* [THE PROBLEM]:
All records are to be reproduced verbatim, with images omitted.

* [PROVIDED MATERIAL]:
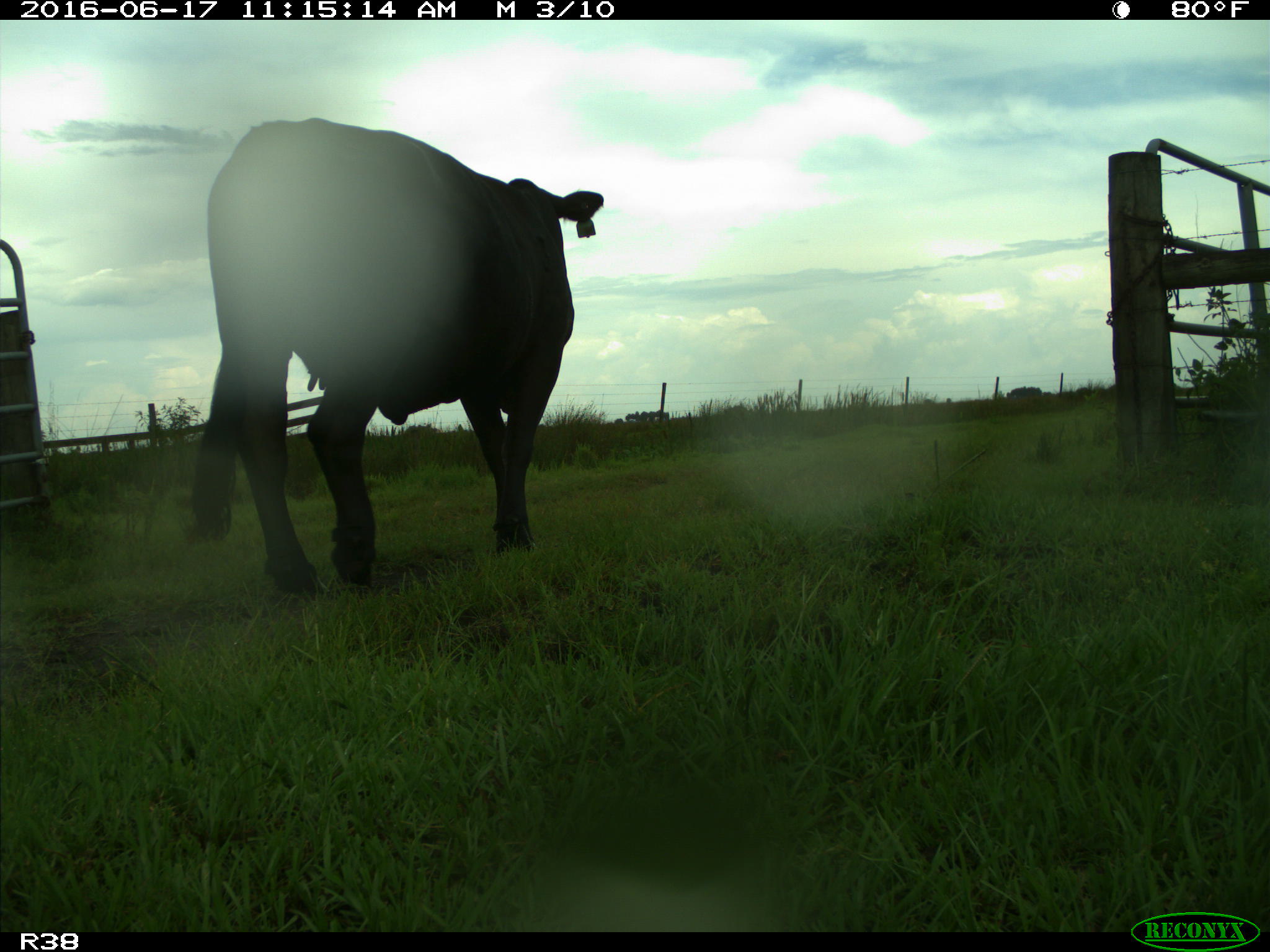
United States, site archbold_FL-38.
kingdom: Animalia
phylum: Chordata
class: Mammalia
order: Artiodactyla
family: Bovidae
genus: Bos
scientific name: Bos taurus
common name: domestic cow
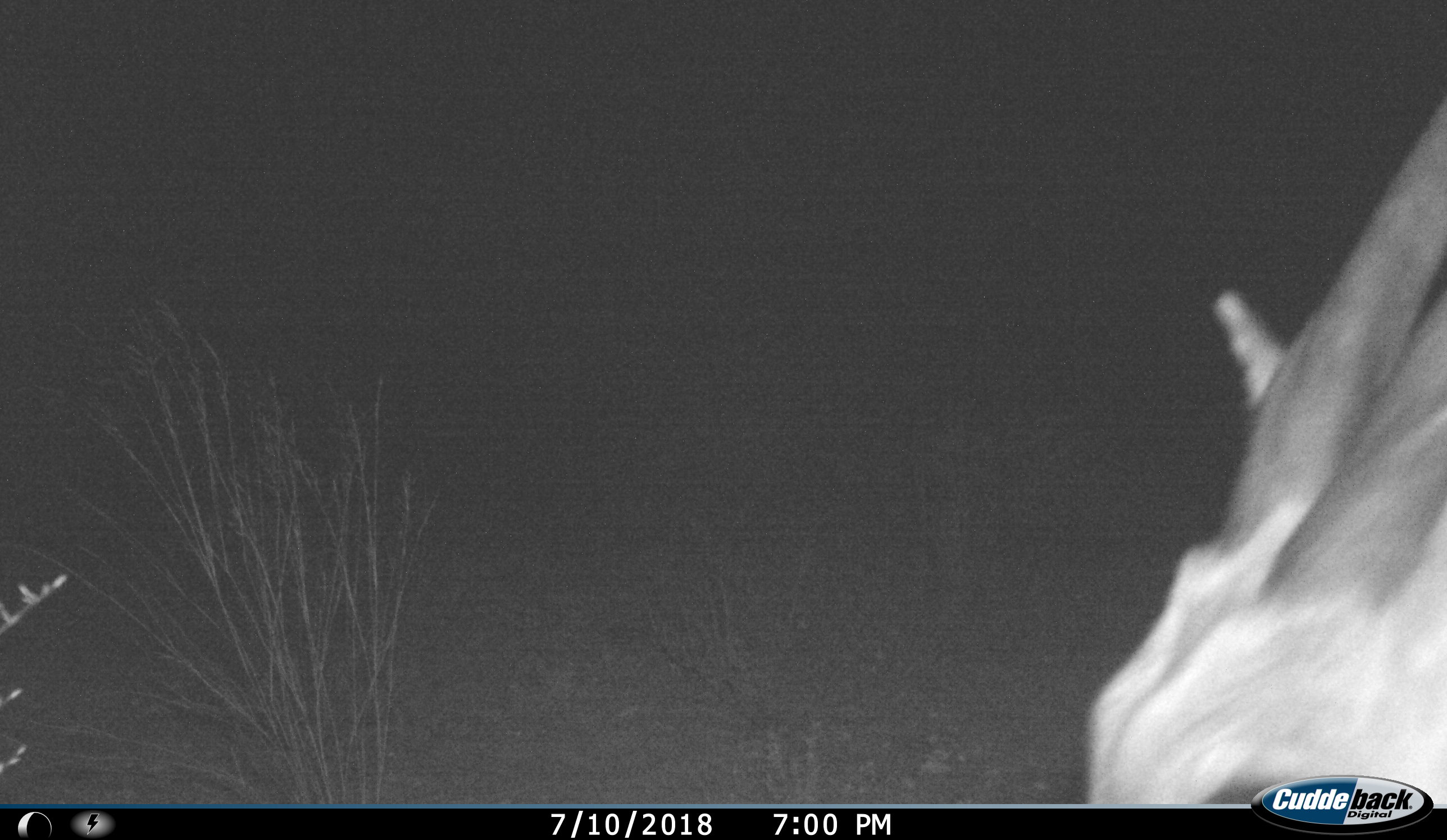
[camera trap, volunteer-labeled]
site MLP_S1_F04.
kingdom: Animalia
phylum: Chordata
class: Mammalia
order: Artiodactyla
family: Bovidae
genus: Tragelaphus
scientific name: Tragelaphus oryx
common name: eland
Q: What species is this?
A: Eland (Tragelaphus oryx).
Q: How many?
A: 1.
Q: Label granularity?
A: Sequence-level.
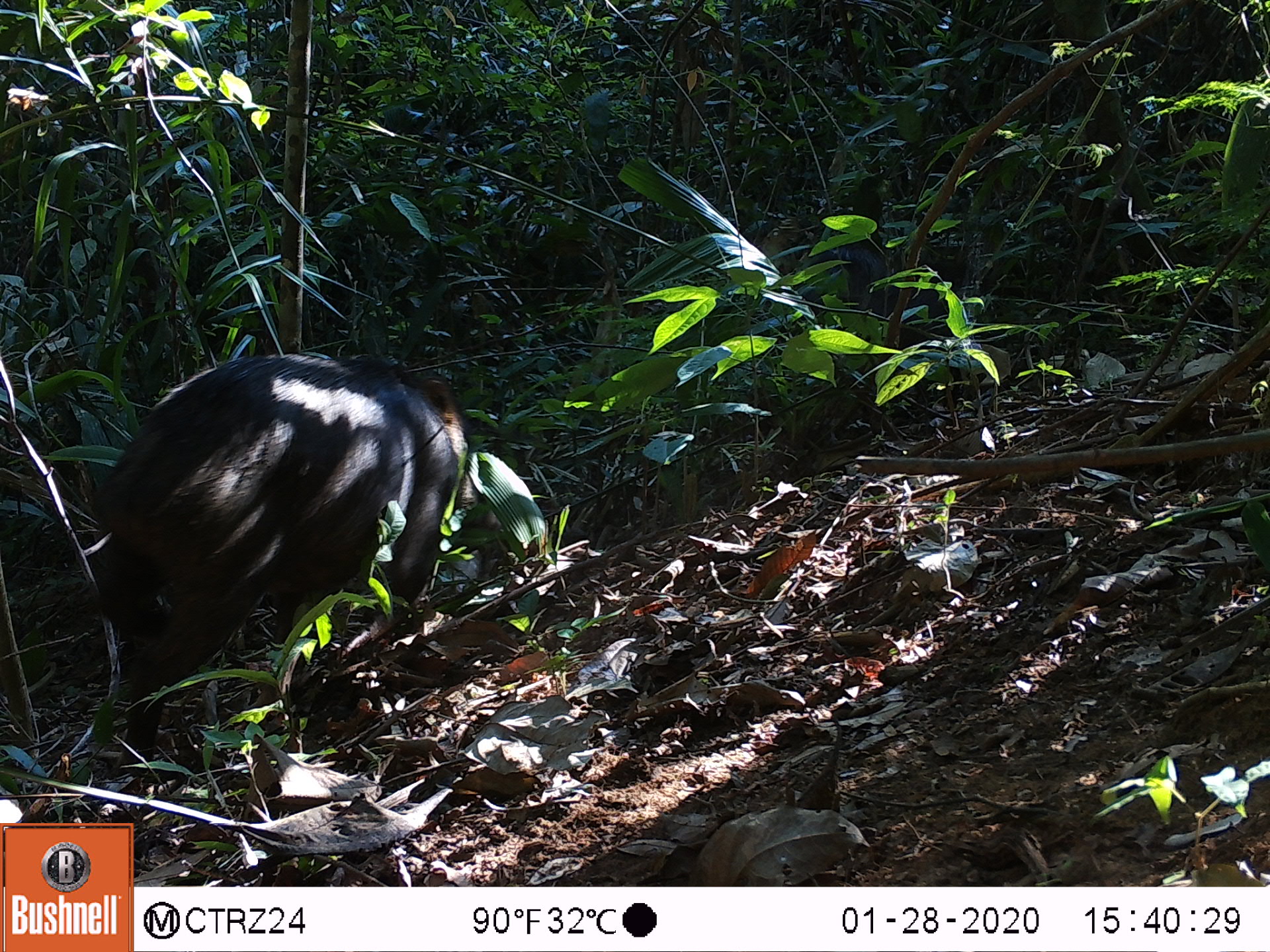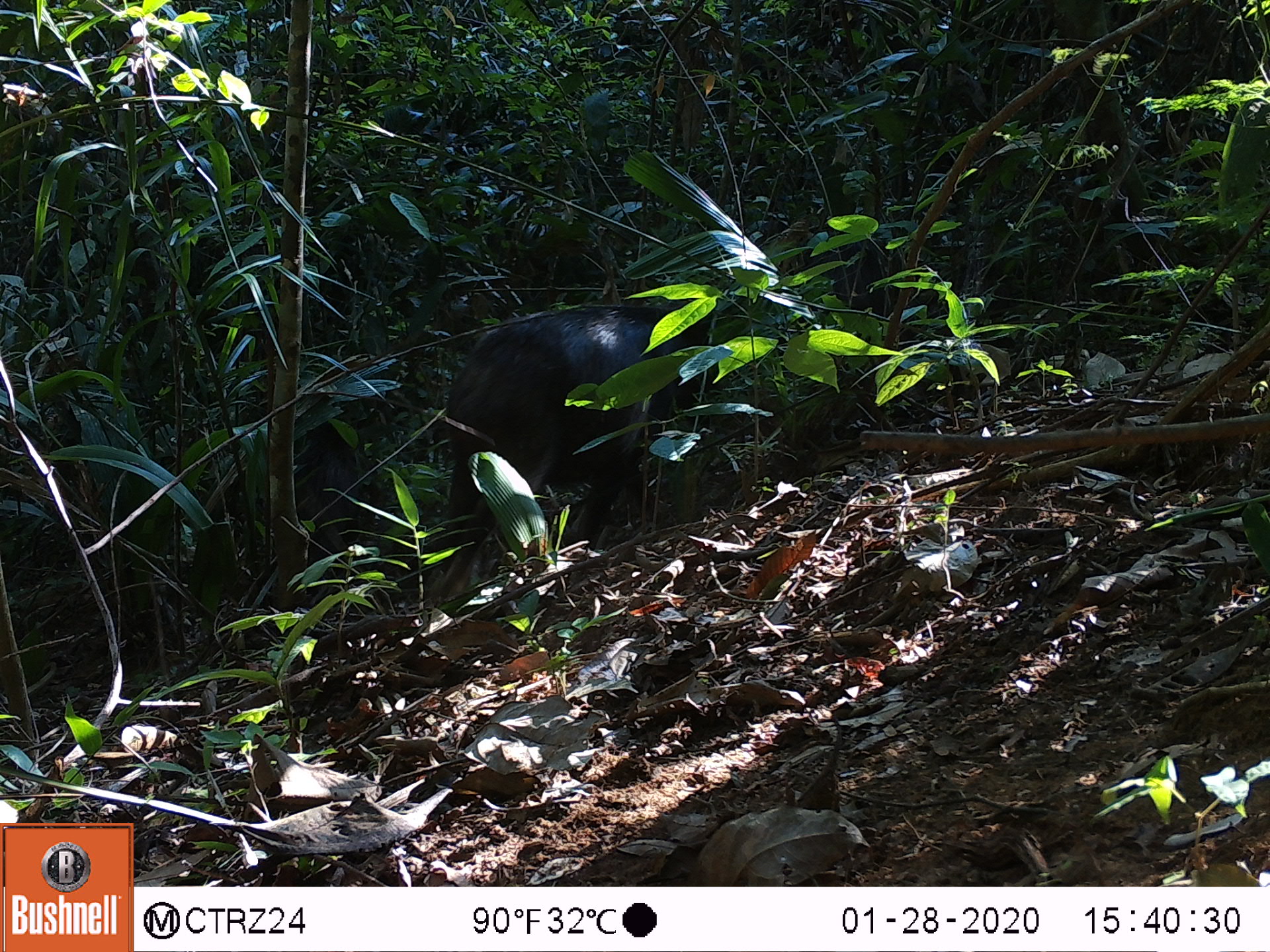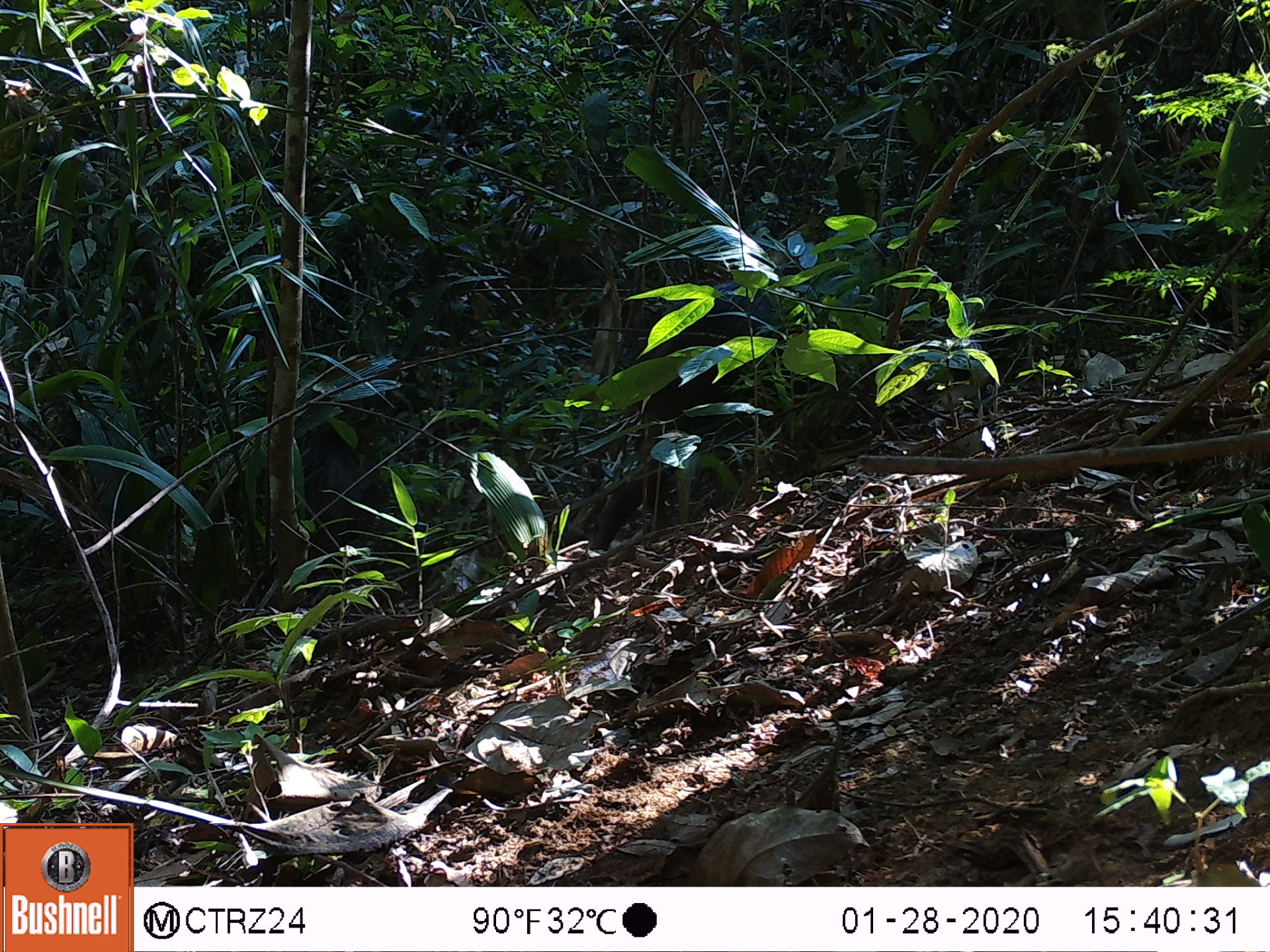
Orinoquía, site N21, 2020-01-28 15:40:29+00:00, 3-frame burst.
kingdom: Animalia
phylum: Chordata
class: Mammalia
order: Artiodactyla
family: Tayassuidae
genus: Tayassu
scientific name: Tayassu pecari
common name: white-lipped peccary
White-lipped peccary (Tayassu pecari).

* [EXERCISE RESULT]:
United States, site archbold_FL-38.
kingdom: Animalia
phylum: Chordata
class: Mammalia
order: Artiodactyla
family: Bovidae
genus: Bos
scientific name: Bos taurus
common name: domestic cow
[camera trap, volunteer-labeled]
site MLP_S1_F04.
kingdom: Animalia
phylum: Chordata
class: Mammalia
order: Artiodactyla
family: Bovidae
genus: Tragelaphus
scientific name: Tragelaphus oryx
common name: eland
Q: What species is this?
A: Eland (Tragelaphus oryx).
Q: How many?
A: 1.
Q: Label granularity?
A: Sequence-level.
Orinoquía, site N21, 2020-01-28 15:40:29+00:00, 3-frame burst.
kingdom: Animalia
phylum: Chordata
class: Mammalia
order: Artiodactyla
family: Tayassuidae
genus: Tayassu
scientific name: Tayassu pecari
common name: white-lipped peccary
White-lipped peccary (Tayassu pecari).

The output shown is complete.